All social housing in the region, 11,686 homes, is now in the hands of housing associations, but there are huge variations in standards. Of the four main housing associations that manage almost 94 per cent of social housing in the region, Berwickshire Housing Association is riding high above the national average of 70.4 per cent along with Eildon Housing, where 97.8 per cent of houses are up to scratch. But only 19.2 per cent of Waverley Housing and 20.1 per cent of Scottish Borders Housing Association tenants are living in premises considered to be meeting the national standards.

During the previous financial year average rents in the region are £53.36 a week, below the national average of £59.73, Berwickshire Housing Association’s 1,728 tenants paying an average of £56.86. Rent arrears are a problem with a greater percentage of Borders tenants being over 13 weeks behind with their rent than the national average - 5.8 per cent of tenants in the Borders compared to an average of 4.6 per cent across Scotland (BHA rent arrears stand at 3.3 per cent).

Evictions are rare - in 2009-10 one BHA tenant abandoned the property before vacant possession was awarded by the courts, but the tenant was granted a new tenancy.

An initial report into Borders housing went before Scottish Borders Council scrutiny committee members last week following a meeting involving representatives from several council departments and registered social landlords.

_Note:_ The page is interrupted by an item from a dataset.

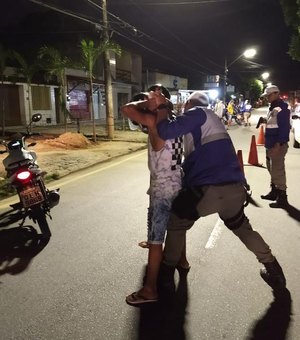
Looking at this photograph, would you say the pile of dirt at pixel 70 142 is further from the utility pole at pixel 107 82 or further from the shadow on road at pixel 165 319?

After receiving the report the scurity committee agreed that the council should continue to meet with social housing landlords to see how they can work together to improve housing in the region.

Councillors want to look at waiting lists, homelessness and its impact on waiting lists, the type of housing that is in demand, and what specific developments are planned for: older people; people with physical disabilities; people with learning disabilities; people with mental health issues; young people, particularly those leaving care.